Tuesday, June 7, 2011

Dig, Verify, Then Verify the Verification

What a yo-yo ride the past fifteen hours has been, riding the waves of uncertainty as I have waded through bureaucratic gobbledygook, tech-speak, and incomplete information regarding health insurance coverage and choices.  I do not understand why the health insurance industry finds it necessary and standard to obfuscate and complicate literature and information.  Web sites are often difficult to navigate and, most definitely, not user-friendly.  Waits of an indeterminate length to speak to a representative are "usual and customary"......that is, if you can ever get to the prompt that takes you to a human.  All of this angst because the state, in its infinite wisdom, deemed carrier and coverage change is necessary.

Mind you, the state doesn't make it easy, nor obvious, to discover that an insured person has to make a change.  Perhaps that is the game nature of the "dance".  Make the peons work for their coverage.  Keep them guessing and on their toes.  Uninformed people are powerless people.  Is that the way our state thinks the budget deficit can be erased......by forcing an alternative insurance plan on hapless individuals who, by default, will have to select a plan that - oh by the way, costs about two-and-one-half times the current plan you are in....and - oh by the way - your current plan has been discontinued.

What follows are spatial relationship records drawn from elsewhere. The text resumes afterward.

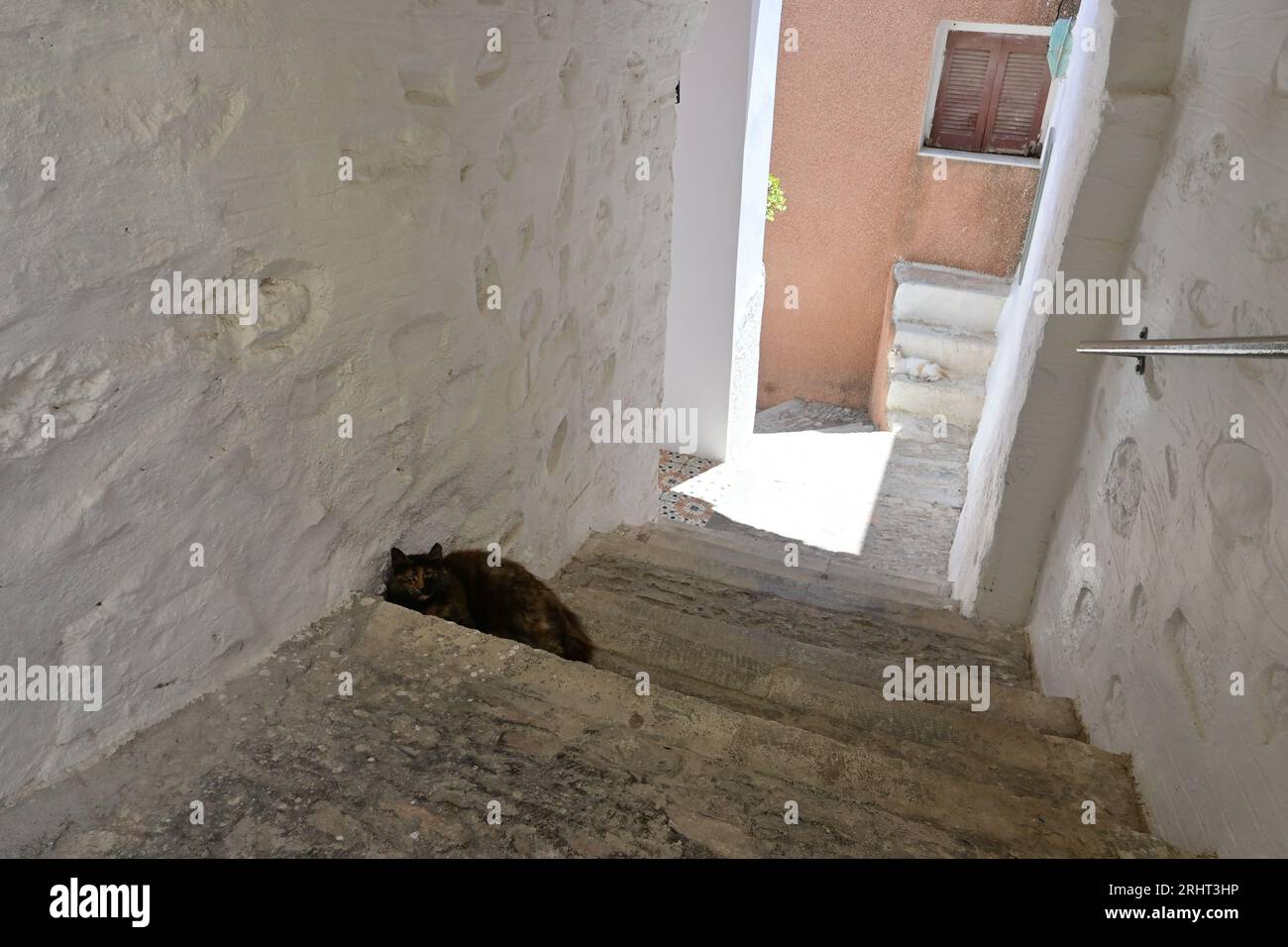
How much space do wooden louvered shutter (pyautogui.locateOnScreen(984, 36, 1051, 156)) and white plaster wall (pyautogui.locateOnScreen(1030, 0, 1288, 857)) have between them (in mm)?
6440

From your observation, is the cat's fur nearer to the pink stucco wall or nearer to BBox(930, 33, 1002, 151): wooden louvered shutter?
the pink stucco wall

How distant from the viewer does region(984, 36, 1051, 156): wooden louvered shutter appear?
802cm

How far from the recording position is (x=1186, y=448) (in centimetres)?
193

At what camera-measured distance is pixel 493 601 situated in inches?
92.3

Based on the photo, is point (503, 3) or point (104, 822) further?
point (503, 3)

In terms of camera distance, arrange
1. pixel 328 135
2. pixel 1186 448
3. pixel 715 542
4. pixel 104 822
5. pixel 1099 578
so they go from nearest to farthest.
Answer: pixel 104 822 → pixel 328 135 → pixel 1186 448 → pixel 1099 578 → pixel 715 542

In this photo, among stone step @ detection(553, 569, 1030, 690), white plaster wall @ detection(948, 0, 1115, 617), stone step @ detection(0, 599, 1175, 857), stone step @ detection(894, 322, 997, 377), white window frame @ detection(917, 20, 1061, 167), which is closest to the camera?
stone step @ detection(0, 599, 1175, 857)

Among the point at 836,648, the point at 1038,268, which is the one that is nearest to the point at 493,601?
the point at 836,648

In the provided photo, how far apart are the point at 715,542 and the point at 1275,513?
3.10 m

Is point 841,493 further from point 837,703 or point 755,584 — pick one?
point 837,703

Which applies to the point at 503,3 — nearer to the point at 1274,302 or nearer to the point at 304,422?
the point at 304,422

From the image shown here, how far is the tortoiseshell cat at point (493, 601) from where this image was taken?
217cm

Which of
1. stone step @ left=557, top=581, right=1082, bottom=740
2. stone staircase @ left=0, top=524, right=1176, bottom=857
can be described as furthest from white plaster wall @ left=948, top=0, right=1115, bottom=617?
stone staircase @ left=0, top=524, right=1176, bottom=857
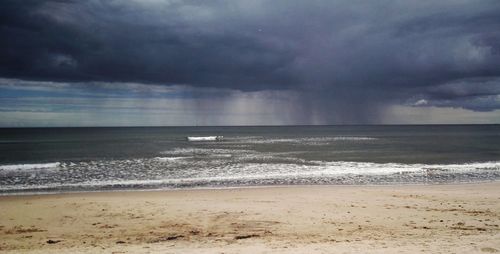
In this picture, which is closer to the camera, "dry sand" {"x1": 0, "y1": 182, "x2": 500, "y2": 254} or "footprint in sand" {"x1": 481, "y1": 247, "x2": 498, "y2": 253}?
"footprint in sand" {"x1": 481, "y1": 247, "x2": 498, "y2": 253}

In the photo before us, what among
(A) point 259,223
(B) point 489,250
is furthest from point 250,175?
(B) point 489,250

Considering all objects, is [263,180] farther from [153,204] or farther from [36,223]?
[36,223]

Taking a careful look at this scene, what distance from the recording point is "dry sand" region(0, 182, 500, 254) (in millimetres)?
9375

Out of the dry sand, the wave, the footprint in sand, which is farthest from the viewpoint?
the wave

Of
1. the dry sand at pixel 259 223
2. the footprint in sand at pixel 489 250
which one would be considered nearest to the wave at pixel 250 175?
the dry sand at pixel 259 223

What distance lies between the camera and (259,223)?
40.0 ft

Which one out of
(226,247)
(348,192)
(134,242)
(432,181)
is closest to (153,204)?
(134,242)

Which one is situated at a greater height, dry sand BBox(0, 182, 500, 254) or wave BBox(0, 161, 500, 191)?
dry sand BBox(0, 182, 500, 254)

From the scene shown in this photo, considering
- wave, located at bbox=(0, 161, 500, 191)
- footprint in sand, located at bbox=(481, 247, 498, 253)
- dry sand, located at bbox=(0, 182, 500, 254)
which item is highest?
footprint in sand, located at bbox=(481, 247, 498, 253)

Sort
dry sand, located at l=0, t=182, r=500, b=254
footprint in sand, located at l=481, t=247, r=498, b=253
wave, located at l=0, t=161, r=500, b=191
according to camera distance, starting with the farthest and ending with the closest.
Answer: wave, located at l=0, t=161, r=500, b=191
dry sand, located at l=0, t=182, r=500, b=254
footprint in sand, located at l=481, t=247, r=498, b=253

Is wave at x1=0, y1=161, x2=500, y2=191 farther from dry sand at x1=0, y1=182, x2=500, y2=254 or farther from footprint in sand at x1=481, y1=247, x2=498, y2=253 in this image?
footprint in sand at x1=481, y1=247, x2=498, y2=253

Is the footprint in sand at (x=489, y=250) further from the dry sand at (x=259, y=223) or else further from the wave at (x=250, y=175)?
the wave at (x=250, y=175)

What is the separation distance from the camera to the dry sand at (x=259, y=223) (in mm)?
9375

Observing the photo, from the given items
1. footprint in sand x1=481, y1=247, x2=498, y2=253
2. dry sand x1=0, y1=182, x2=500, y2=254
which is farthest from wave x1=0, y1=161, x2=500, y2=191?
footprint in sand x1=481, y1=247, x2=498, y2=253
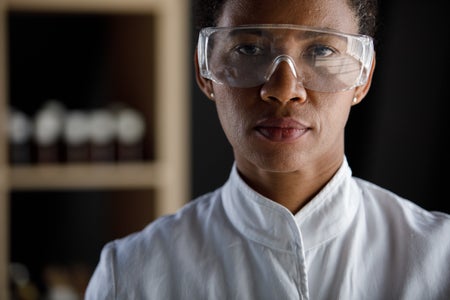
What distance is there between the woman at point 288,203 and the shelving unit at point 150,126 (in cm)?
123

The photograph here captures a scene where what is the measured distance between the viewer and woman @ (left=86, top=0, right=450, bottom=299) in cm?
97

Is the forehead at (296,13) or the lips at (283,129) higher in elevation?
the forehead at (296,13)

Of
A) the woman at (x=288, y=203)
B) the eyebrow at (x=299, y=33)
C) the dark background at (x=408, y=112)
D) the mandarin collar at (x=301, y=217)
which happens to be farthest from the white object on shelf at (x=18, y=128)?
the eyebrow at (x=299, y=33)

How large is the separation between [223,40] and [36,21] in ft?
5.71

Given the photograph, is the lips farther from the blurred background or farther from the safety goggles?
the blurred background

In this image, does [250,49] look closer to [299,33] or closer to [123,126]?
[299,33]

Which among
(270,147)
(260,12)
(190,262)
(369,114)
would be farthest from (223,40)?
(369,114)

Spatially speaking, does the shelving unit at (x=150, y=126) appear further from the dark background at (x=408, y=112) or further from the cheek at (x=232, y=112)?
the cheek at (x=232, y=112)

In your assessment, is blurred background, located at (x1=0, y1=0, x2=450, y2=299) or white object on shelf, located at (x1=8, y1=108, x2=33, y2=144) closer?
blurred background, located at (x1=0, y1=0, x2=450, y2=299)

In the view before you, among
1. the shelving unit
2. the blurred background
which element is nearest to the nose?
the blurred background

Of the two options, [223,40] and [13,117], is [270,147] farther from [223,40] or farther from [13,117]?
[13,117]

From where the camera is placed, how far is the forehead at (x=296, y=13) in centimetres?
97

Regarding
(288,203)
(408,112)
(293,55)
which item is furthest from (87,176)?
(293,55)

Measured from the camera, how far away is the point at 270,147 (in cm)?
97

The yo-yo part of this posting comes in the form of a last-minute-information-reprieve gleaned from an off-the-cuff remark made by a health-care-provider representative who encouraged me to make yet another phone call.  I took his suggestion and benefited greatly, all after nearly two total hours of being "on hold". 

I guess the moral of my story is to dig, dig, dig for information.  After you've dug, then you must verify, verify, verify, after which it is a good idea to verify the verification.  After all, a lot is riding on your discovery.